First, you're going to create some templates. You can find these in our Github repo for this tutorial. We need one page to display the results of our task, one page that displays while the task is processing, and one page that users can enter a URL on to start a task.

Our templates use some static files, as well. You can find those in our Github repo, too.

Finally, we need to write the app to display these pages and queue tasks. Create a file called app.py and put the following in it:

:::python
import os
from celery.result import AsyncResult
from flask import Flask
from flask import redirect
from flask import request
from flask import render_template
from tasks import getFeed
from iron_celery import iron_cache_backend

app = Flask(__name__)
backend = iron_cache_backend.IronCacheBackend("ironcache://")

@app.route('/')
def hello():
    return render_template('index.html')

@app.route('/queue', methods=['POST'])
def runTask():
    res = getFeed.delay(request.form['url'])
    return redirect('/feed/'+res.id)

@app.route('/feed/<id>')
def show_feed(id):
    result = AsyncResult(id, backend=backend)
    if result.ready():
        return render_template('feed.html', feed=result.get())
    elif result.failed():
        return result.traceback
    else:
        return render_template('processing.html')

if __name__ == '__main__':
    port = int(os.environ.get('PORT', 5000))
        app.run(host='0.0.0.0', port=port, debug=True)

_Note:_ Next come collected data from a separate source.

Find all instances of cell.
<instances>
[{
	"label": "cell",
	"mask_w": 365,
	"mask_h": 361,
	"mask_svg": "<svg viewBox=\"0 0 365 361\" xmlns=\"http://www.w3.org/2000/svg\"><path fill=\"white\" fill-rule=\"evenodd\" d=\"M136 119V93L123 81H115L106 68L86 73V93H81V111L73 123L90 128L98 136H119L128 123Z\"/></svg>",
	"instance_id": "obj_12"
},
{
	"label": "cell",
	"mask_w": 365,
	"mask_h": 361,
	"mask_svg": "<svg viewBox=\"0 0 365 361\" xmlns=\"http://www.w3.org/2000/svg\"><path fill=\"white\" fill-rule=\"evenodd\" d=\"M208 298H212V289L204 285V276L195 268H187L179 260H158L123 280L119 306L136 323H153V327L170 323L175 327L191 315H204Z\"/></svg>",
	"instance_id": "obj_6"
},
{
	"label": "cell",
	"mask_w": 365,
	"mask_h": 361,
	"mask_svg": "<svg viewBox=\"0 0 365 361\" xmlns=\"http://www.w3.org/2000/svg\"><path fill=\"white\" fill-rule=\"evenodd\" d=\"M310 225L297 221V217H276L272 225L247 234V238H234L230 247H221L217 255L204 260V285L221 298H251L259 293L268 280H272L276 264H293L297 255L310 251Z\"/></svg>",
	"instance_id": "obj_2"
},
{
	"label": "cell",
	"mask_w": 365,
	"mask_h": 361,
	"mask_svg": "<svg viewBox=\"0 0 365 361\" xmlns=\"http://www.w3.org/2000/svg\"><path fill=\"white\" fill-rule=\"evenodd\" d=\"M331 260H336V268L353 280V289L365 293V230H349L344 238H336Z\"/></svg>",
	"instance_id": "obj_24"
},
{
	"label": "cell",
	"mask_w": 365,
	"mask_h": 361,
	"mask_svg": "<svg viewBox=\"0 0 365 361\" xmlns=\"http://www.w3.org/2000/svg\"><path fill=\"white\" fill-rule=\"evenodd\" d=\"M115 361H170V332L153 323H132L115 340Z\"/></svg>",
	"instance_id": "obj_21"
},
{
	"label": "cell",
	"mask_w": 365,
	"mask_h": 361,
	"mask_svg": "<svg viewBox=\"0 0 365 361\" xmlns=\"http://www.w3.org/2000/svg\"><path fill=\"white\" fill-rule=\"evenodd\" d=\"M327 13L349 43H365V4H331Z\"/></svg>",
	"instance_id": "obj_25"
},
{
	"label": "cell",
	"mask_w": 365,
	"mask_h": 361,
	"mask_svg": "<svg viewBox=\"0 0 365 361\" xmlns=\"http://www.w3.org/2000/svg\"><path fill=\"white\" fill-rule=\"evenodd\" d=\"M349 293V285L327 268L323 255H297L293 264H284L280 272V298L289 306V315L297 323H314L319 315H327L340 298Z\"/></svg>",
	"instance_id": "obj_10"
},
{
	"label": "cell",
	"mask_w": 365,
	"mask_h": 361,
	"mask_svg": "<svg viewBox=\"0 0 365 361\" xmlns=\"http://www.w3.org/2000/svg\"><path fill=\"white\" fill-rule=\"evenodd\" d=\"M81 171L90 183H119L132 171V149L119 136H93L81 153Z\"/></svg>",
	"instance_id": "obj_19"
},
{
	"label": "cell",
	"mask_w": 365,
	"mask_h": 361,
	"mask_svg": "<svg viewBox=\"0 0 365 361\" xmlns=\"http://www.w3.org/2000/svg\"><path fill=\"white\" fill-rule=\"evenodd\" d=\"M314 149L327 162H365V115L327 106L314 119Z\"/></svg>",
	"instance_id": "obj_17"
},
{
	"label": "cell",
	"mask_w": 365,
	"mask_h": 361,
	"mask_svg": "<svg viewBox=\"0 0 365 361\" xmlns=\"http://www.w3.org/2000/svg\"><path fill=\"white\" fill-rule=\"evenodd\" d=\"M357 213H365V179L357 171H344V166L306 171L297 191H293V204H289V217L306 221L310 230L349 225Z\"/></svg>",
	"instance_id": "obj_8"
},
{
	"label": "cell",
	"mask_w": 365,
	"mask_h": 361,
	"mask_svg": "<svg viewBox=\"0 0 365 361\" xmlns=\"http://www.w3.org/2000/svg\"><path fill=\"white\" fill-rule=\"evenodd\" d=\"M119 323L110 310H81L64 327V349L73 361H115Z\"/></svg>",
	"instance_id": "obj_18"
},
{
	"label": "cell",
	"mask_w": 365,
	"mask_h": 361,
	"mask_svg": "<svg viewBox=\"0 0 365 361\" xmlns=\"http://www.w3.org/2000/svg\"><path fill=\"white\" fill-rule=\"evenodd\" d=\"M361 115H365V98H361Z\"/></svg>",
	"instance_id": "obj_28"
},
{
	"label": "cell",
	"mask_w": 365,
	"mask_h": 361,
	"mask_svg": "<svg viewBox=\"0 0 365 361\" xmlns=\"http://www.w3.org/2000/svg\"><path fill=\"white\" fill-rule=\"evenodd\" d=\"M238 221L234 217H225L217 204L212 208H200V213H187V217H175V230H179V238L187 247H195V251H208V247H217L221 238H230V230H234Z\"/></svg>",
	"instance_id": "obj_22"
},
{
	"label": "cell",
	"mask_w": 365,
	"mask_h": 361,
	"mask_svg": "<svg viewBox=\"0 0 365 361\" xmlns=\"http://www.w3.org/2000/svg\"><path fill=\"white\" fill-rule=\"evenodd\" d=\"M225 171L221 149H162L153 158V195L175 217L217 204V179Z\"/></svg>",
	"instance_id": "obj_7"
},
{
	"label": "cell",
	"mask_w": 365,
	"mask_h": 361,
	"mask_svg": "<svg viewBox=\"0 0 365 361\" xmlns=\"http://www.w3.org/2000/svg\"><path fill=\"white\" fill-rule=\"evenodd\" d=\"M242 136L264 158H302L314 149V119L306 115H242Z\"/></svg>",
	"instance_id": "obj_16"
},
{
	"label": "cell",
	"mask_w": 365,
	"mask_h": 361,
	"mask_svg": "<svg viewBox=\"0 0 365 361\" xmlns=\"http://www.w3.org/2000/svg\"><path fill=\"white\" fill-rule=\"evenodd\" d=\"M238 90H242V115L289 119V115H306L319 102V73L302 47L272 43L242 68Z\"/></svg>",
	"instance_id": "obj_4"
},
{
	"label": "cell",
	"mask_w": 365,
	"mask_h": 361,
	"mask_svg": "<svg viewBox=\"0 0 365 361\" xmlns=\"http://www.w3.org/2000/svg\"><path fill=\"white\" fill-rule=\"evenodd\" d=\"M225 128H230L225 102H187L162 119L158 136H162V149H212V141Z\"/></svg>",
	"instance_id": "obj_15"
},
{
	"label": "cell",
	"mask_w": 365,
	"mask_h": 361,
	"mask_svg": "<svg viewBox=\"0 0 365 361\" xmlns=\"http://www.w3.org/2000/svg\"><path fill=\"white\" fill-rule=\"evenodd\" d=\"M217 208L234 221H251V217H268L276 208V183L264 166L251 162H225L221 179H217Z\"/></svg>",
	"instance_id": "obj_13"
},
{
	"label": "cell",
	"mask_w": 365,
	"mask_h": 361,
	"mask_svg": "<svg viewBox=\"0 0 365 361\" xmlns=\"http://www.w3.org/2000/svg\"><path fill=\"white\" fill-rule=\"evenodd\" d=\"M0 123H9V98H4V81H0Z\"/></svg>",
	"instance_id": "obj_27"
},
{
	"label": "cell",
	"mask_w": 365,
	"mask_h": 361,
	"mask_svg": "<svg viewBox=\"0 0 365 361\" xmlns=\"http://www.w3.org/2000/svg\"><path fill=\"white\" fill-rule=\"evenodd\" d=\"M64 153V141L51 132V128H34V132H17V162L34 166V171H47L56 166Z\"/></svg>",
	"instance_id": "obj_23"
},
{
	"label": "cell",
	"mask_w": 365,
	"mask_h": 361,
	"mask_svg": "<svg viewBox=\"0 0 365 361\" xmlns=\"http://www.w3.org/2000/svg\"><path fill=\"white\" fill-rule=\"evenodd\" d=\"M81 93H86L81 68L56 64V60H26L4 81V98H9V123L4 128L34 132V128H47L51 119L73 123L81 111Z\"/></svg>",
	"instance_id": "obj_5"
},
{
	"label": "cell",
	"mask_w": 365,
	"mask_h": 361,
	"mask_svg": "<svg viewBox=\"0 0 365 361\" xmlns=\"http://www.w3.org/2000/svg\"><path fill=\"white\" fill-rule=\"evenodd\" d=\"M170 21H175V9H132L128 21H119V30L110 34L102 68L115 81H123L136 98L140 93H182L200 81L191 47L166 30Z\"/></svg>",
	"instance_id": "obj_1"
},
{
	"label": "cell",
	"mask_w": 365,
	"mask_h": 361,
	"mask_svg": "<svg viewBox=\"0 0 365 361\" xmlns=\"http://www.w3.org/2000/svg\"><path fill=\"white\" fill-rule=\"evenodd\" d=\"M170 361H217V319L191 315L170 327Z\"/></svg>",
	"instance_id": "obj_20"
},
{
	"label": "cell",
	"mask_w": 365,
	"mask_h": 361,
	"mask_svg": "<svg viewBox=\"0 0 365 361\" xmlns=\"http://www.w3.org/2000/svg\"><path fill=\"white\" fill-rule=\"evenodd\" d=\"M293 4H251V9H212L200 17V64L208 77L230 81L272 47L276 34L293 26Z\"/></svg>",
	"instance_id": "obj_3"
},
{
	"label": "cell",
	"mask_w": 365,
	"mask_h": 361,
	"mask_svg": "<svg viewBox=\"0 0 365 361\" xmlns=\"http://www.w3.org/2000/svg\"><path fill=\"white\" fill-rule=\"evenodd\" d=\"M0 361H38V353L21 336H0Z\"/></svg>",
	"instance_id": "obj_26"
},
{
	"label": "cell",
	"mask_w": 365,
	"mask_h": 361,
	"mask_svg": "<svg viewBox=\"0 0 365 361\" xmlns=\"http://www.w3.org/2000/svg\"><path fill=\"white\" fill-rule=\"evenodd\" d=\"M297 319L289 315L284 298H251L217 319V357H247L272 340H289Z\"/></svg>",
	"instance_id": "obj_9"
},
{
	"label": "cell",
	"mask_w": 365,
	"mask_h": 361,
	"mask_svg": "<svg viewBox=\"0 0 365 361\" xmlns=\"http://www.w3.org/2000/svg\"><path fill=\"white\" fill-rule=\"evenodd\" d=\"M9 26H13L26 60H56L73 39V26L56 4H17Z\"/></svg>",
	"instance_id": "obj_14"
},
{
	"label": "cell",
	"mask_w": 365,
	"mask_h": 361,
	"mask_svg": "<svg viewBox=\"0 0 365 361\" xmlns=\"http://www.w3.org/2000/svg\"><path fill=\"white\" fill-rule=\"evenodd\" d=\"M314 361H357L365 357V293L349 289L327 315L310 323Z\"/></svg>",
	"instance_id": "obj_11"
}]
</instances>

All this app is doing is defining three URLs:

  • /, the index, simply renders the index.html templates.
  • /queue queues a task using the passed URL in response to a POST request
  • /feed/{id} displays the result of a task based on the passed ID.

The /queue function will queue the task, obtain the task's ID, then redirect the user to the result page for that ID. Because tasks are processed in the background, the task may not be ready for the user yet.

To account for this, the /feed/{id} page checks a task's status. If the task is completed, it displays the result. If the task failed due to an error, it displays a traceback. Otherwise, the task is still processing, and the user is instructed to refresh their browser.

That's all it takes to get task processing in the background using Celery.

Deploying to Heroku

Now that we've built our app and are ready to test it, we need to create a Procfile. This is pretty simple:

web: python app.py
celeryd: celery -A tasks worker --loglevel=info -E

We have one web dyno and one Celery dyno.

Now to test our app, we can run foreman:

$ foreman start
21:59:31 celeryd.1 | started with pid 3256
21:59:31 web.1     | started with pid 3255
21:59:31 web.1     |  * Running on http://0.0.0.0:5000/
21:59:31 celeryd.1 | [2013-02-15 21:59:31,778: WARNING/MainProcess] celery@slightly.local ready.
21:59:31 celeryd.1 | [2013-02-15 21:59:31,780: INFO/MainProcess] consumer: 	Connected to ironmq://localhost//.

Now if you visit http://localhost:5000, you should see your index page. Enter a URL and submit it, and you'll see a message that the task hasn't completed. Refresh the page a few times, and you'll see the details of the feed.

Now you can freeze your dependencies with pip to create a requirements file:

$ pip freeze > requirements.txt

Finally, set up your .gitignore:

venv
*.pyc
.DS_Store
iron.json

Create your new Heroku app:

$ heroku create
Creating stark-window-524... done, stack is cedar
http://stark-window-524.herokuapp.com/ | git@heroku.com:stark-window-524.git
Git remote heroku added

Commit and deploy your changes:

$ git add .
$ git commit -m "First deploy"
$ git push heroku master
Counting objects: 10, done.
Delta compression using up to 8 threads.
Compressing objects: 100% (8/8), done.
Writing objects: 100% (10/10), 3.59 KiB, done.
Total 10 (delta 0), reused 0 (delta 0)

-----> Heroku receiving push
-----> Python app detected
-----> No runtime.txt provided; assuming python-2.7.3.
-----> Preparing Python runtime (python-2.7.3)
-----> Installing Distribute (0.6.34)
-----> Installing Pip (1.2.1)
-----> Installing dependencies using Pip (1.2.1)
	   ...

Finally, you need to spin up a dyno to run your Celery tasks on:

$ heroku ps:scale celeryd=1
Scaling celeryd processes… done, now running 1

If you visit your Heroku app, you should see your fully-functioning app running. You're now running Celery tasks on Heroku.